Eventually, Jas moves past the bunkroom, the ammo belt slung over her shoulder, and she reverses and storms up to Sinjir and says, “It was in the kitchen. Why was it in the kitchen?”
He has no answer, so he shrugs, the blade still dancing.
She narrows her eyes. “What’s your problem?”
“I have no problem. I am a man unburdened by conflict.”
“Sure, and I’m a baby Hutt-slug.”
“You’re slimy, but not that slimy.”
She kicks him in the knee. Not hard.
“Ow.”
“No, really, what’s your malfunction?”
“For starters, I don’t have anything to drink.”
She sits down next to him. “Thought you quit drinking.”
“Hardly. I quit drinking Kowakian rum, because even though it tastes like the sweet, syrupy glow of pure liquid stardust, it invokes the kind of hangover that makes you feel as if you’ve been romanced by an irascible rancor. It is the kind of hangover that makes you plead for death while hiding in the darkness under your bedcovers or even under the bed itself. No more Kowakian rum for me.” He sniffs. “Everything else is fair game.”
“You’re doing that thing.”
“What thing?”
“That thing where you use mockery, sarcasm, and derision to deflect a sincere question.”

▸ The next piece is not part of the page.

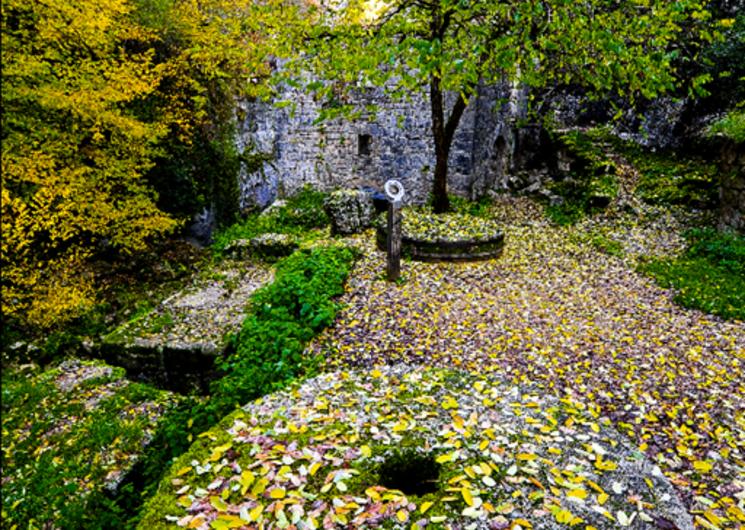 Canyon de l'Alzou - Site du moulin du saut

“Ah, that thing. It’s a very good thing.”
&nb
sp; “I’m not going to pull teeth. If you don’t want to tell me what’s going on with you, I won’t pry—”
“Takask wallask ti dan,” he says. “Do you remember telling me that phrase? On Kashyyyk after our work was done?”
“I didn’t just tell it to you. I called you that. A man without a star.”
He finally stops moving the blade between his hands and stoops over, rubbing his eyes. “I feel like you were wrong.”
“I’m not wrong often, so okay, lay it out for me.”
He turns to her. “This is my star. Not this ship, but this life. A life where I threaten people and make them do things. I tell them I will break their hands, kill their mothers, ruin all that they hold dear. I know how to find weakness. I know how to exploit it. And…” His voice drifts and he almost fails to summon the next part. “I think I enjoy it.”
“If you enjoyed it, you wouldn’t be telling me this.”
“Perhaps.”
“Besides, you could’ve actually chosen to hurt Swift. I wouldn’t have stood in your way. But you didn’t. You did it with words, not violence.”
“Words can be violence.”
Jas shrugs. “Sinjir, you need to think less. That brain of yours is a whole lot of trouble.”
“Now you know why I drink.”
“You ready for what’s on Jakku?” she asks, changing the subject. He knows the subject at hand bothers her. Jas cares little for self-reflection in herself or others. She is not only a woman with a star—he suspects she is the star itself. Implacable, serving itself, disinterested in debating right or wrong. She doesn’t orbit you—you orbit her.
He plays along, letting the current of the conversational river take him where she wants it to go. “If I overheard the conversation right, it sounds like what’s on Jakku isn’t much at all.”
“It’s not Jakku. I’m worried about Norra.”
“Norra will be fine.”
“She’s on edge.”
“Who isn’t?”
Jas drives the point home further: “She’s becoming like me.”
“Nobody could become like you, dear heart. Besides, I noticed you were the one advising caution down there.”